Pandas Query Method

pandas
Published

June 17, 2024

Why Use .query()?

The primary benefit of .query() is its enhanced readability. Instead of constructing complex boolean expressions directly within bracket notation, .query() allows you to express your filtering criteria as a string. This leads to code that’s easier to understand, write, and maintain, particularly when dealing with intricate selection logic. Furthermore, for larger datasets, .query() can offer performance improvements compared to direct boolean indexing, especially when the query involves multiple conditions.

Basic Usage

Let’s start with a simple example. Suppose we have a Pandas DataFrame:

import pandas as pd

data = {'Name': ['Alice', 'Bob', 'Charlie', 'David'],
        'Age': [25, 30, 22, 28],
        'City': ['New York', 'London', 'Paris', 'Tokyo']}

df = pd.DataFrame(data)
print(df)

To select individuals older than 25, we can use .query() like this:

older_than_25 = df.query('Age > 25')
print(older_than_25)

This concisely expresses our filtering condition.

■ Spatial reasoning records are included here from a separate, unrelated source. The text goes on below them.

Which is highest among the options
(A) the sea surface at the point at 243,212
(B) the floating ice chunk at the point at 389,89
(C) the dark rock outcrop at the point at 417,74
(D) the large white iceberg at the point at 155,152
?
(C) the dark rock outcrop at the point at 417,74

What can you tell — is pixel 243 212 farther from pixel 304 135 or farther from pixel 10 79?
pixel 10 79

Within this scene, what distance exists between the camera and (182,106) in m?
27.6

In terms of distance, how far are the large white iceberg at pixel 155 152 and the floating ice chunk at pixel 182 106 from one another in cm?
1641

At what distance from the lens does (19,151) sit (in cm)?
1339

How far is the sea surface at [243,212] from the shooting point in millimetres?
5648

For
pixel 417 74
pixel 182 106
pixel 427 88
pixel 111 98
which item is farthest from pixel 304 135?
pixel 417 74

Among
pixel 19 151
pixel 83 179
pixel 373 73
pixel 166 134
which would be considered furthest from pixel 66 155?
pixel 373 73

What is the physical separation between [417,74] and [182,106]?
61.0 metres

The result will be a DataFrame containing only Bob and David’s information.

Multiple Conditions

.query() elegantly handles multiple conditions using logical operators:

young_londoners = df.query('Age < 30 and City == "London"')
print(young_londoners)

This selects individuals younger than 30 who live in London. Note the use of and& is also acceptable, offering more flexibility for combining complex boolean expressions within the query string. Similarly, or (or |) can be used.

Using Variables within Queries

One of .query()’s strengths is its ability to incorporate variables from the surrounding scope:

age_threshold = 26
city_to_find = 'Paris'

filtered_df = df.query('Age > @age_threshold or City == @city_to_find')
print(filtered_df)

The @ symbol prefixes variables from the surrounding Python environment, making the queries dynamic and reusable.

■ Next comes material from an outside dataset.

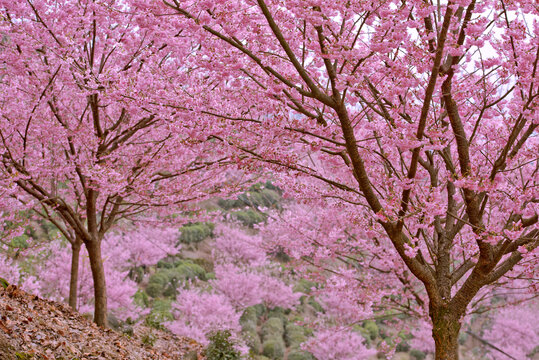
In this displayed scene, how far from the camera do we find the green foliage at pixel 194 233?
25.6 meters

Handling Special Characters

If your column names contain spaces or other special characters, you’ll need to use backticks to enclose them in the query string:

data = {'Name and Age': ['Alice', 'Bob'],
        'City of Residence': ['New York', 'London']}

df2 = pd.DataFrame(data)
result = df2.query('`Name and Age` == "Alice"')
print(result)

In-Place Modification

To modify the DataFrame directly without creating a copy, use the inplace=True argument (use with caution):

df.query('Age < 25', inplace=True)
print(df)

Beyond Basic Filtering

The .query() method isn’t limited to simple comparisons. You can use more complex operations within your query strings, including string methods and regular expressions (using the str accessor), providing substantial flexibility for advanced data filtering. Experimentation is key to unlocking its full potential.